Something wondrous happened Sunday; I went to a party for the book, SOUTHERN COMFORTS: Rooted in a Florida Place.The invitation from our hostesses, Dottie Price and Merri McKenzie, read,“The Book’s Having a Party,”and, indeed, it did have quite a party. Mary Elizabeth Knight Irby, Arthur Spencer, Jr., Vada Beutke Horner, Leoris Richerson, Steve Everett (of Gainesville), and Gussie Lee were here in White Springs at the Suwannee River Yoga Studio where we were fed better than any bride at her own wedding.
Also from Alachua, representing Tommy (the fox hunter) and Huldah Malphurs, his mother (with whom I baked Communion bread in Ch.5) were Fay Malphurs Vaughn and Peggy Malphurs, daughter and daughter-in-law of Huldah.

I introduced our special guests by reading snippets from their sections of the book. To my astonishment, when we ran out of chairs, the rest of our audience of more than 50 people dropped to the floor and sat, motionless, through the entire reading. I had no microphone and, yet, we could have heard pollen falling. Janet Moses, who drew the book’s wildflower motif, the Linaria canadensis, more commonly called “Toadflax,” was also on hand. I’ve never been to a reading anything like this one which came together miraculously, as though perfectly rehearsed. At the end, the people who bought books went about the room, requesting autographs from the People of the Book. Linda Gafford thought of that; I just wish I'd had my copy so I could have got those signatures on mine, too.


At this rate, summer will end shortly. The days unfurl so effortlessly. Sun up, sun down, a little rain in between that cuts the heat, this afternoon from 95 to 65 here on the deck where’s it actually a little nippy. A light jacket would not be uncomfortable. I hear the interstate this minute (is there a single spot in Florida where one doesn't?), an unremitting drill on pavement, perhaps more trying in this quiet place than if I were driving I-75 myself.

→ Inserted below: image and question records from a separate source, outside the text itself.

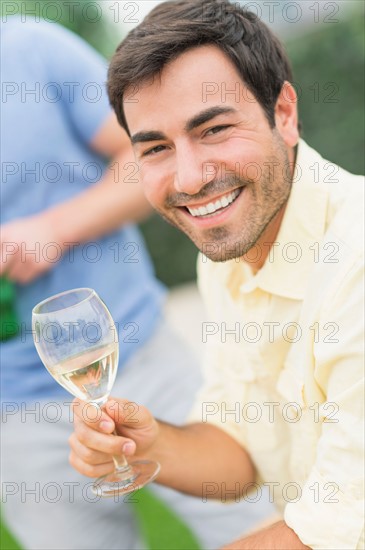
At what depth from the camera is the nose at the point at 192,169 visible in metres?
1.96

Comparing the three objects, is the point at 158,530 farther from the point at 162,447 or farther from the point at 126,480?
the point at 126,480

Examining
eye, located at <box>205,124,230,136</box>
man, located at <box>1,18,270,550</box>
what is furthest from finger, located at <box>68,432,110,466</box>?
eye, located at <box>205,124,230,136</box>

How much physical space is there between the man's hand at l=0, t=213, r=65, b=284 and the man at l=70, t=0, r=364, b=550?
49 centimetres

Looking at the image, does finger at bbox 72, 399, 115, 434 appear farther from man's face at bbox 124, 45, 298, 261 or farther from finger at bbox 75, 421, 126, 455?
man's face at bbox 124, 45, 298, 261

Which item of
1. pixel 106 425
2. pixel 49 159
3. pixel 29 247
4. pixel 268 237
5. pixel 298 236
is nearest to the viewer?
pixel 106 425

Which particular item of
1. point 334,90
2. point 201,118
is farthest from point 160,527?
point 334,90

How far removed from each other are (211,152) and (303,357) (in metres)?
0.59

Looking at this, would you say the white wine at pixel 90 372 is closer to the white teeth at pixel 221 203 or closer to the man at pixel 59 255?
the white teeth at pixel 221 203

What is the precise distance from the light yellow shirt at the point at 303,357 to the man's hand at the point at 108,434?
366 mm

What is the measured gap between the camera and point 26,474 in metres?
2.60

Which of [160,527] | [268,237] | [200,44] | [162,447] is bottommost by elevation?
[160,527]

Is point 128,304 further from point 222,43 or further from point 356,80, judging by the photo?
point 356,80

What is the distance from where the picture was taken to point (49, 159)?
2566 millimetres

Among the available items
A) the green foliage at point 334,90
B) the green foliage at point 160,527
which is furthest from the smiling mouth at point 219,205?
the green foliage at point 334,90
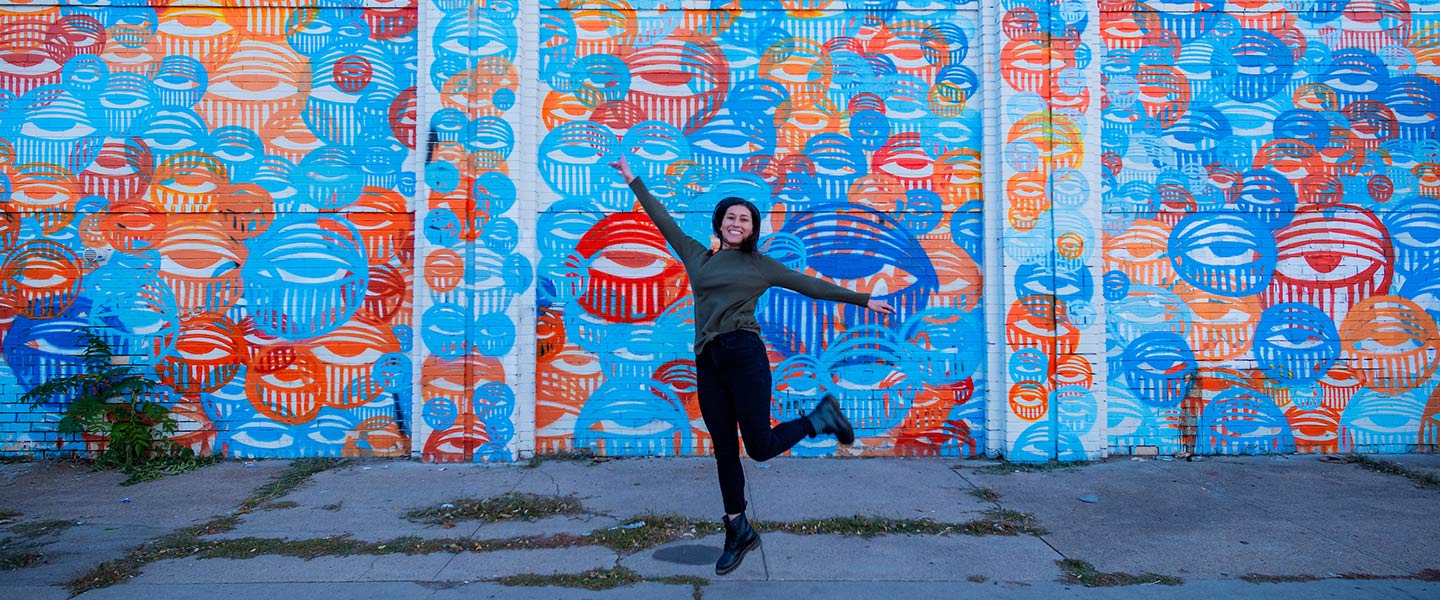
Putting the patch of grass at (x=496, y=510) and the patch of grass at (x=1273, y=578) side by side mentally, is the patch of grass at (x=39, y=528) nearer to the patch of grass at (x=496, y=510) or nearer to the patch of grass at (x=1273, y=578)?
the patch of grass at (x=496, y=510)

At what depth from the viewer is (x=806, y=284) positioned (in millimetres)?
3582

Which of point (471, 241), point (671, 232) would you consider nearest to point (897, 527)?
point (671, 232)

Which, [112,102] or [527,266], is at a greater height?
[112,102]

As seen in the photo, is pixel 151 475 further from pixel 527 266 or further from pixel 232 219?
pixel 527 266

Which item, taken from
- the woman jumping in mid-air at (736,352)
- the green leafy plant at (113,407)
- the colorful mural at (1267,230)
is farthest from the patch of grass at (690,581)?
the green leafy plant at (113,407)

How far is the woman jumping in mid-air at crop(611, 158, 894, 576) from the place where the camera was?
11.3 ft

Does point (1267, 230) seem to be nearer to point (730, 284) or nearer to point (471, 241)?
point (730, 284)

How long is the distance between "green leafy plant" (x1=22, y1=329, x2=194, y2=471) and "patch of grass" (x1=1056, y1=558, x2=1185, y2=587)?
6.43 m

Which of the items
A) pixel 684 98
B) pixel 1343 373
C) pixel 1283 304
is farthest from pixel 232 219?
pixel 1343 373

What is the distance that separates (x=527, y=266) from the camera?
19.7 ft

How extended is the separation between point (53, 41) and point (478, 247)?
4.05 meters

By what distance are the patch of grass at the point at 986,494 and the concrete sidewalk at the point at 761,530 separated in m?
0.03

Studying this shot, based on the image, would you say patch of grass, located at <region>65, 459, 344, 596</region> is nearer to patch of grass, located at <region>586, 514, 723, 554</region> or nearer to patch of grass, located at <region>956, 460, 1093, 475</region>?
patch of grass, located at <region>586, 514, 723, 554</region>

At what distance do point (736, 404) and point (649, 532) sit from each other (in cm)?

I finally had to admit the blue men’s work shirts that have been my daily costume since I came to White Springs are worn thin enough that they might shred and fall down around my ankles as I’m walking along the street. I went into a second hand store for replacements and came out with two wild Hawaiian shirts, the length of mini-skirts. They are very happy and I plan to wear them all summer long. I’ll buy some more work shirts, but cheaper ones next time; I shouldn’t complain of their $30 price, though; after all, I have worn these two nearly every day for two years.

Mmm. A mosquito on my cool deck. Beyond the sounds of semis, my imagination reaches, all the way back to Sunday afternoon’s party when Suwannee River Yoga was decorated with handmade baskets and quilts, reminding me of the Bellamy Road Exhibit of 1988 when Bellamy Road folks gathered in a similarly decorated room at the Florida Museum of Natural History in Gainesville.

In celebration of the museum’s Tenth Annual Heritage Day, Betty Dunckel Camp invited me to create an exhibit based on my interviews along the Alachua-High Springs length of the Bellamy which is part of Florida’s historic Spanish Trail, a path worn by Pleistocene mammals, barefooted Native Americans, the Spanish, French, and the English, then early Florida pioneers and the slaves they brought with them.

1 comment:

merriberri said...

We has so much fun planning the party for the book. It was truly our pleasure. I thought it was a magical day. Everyone enjoyed meeting your guests and hearing you read selected sections from the book. I hope you will consider recording the book with your voice --- like you need anymore projects. Lunch in August?!!